The aim was to assess the feasibility of conducting a definitive trial comparing a flexibility and resistance exercise programme for the upper limb versus usual care advice after distal radius fracture.
WISE was a multi-centre, parallel-group individually randomised feasibility trial with an embedded qualitative study. Participants were aged ≥50 years with distal radius fracture from six UK hospitals. Participants were allocated 1:1:1 via a central web-based randomisation system to usual care, usual care and independent exercise with a single therapy session or usual care and supervised exercise with three therapy sessions. Feasibility outcomes were recruitment rates, adherence and retention. A qualitative sub-study explored participant and therapist experiences. Registration: ISRCTN12290145.

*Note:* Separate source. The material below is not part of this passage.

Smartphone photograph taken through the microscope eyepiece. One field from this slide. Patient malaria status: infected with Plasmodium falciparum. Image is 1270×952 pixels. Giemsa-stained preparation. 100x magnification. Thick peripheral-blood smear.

The proportion of eligible patients recruited was 117/227 (52%), meeting the ≥50% progression criteria. Recruitment rate per month per site was 4.5, meeting the ≥4 progression criteria. At three months, 10% more participants in the supervised group were performing their exercises compared to the independent exercise group. Attendance at the first therapy session was 36/38 (95%) for the independent exercise group and 37/39 (95%) for the supervised exercise group. Follow-up was over 89% (104/117) at three months and 83% (97/117) at six months, meeting the 20% progression criteria.

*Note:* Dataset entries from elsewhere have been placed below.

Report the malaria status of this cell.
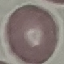

Uninfected.

Summary:
  - Capture: smartphone camera at the microscope eyepiece
  - Preparation: thin blood film
  - Stain: Giemsa
  - Image type: automatically extracted cell patch, resized to 64 × 64 pixels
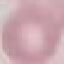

Our interviews highlighted how the extra sessions provided valued opportunities for collaborative problem-solving between patients and therapists. Therapy sessions were considered useful by patients to demonstrate the exercises, ask questions, and gain confidence. Reviewing goals provided reassurance they were progressing. Therapists helped with specific barriers/concerns during exercise, such as managing pain. Intervention acceptability was high among therapists who participated in focus groups. The main challenge highlighted by therapists was fitting the intervention content into the time-limited appointments. However, it was noted this got easier after gaining experience of delivering the intervention and the content was delivered with a high degree of fidelity according to treatment records.
Feasibility for a definitive trial was established and is now underway. The supervised exercise intervention is being taken forward as the intervention to be compared to usual care advice.
This feasibility trial will support the international efforts to improve the evidence-base for rehabilitation after distal radius fracture. We anticipate these findings from the UK context will support the development and evaluation of rehabilitation interventions for this group in other regions.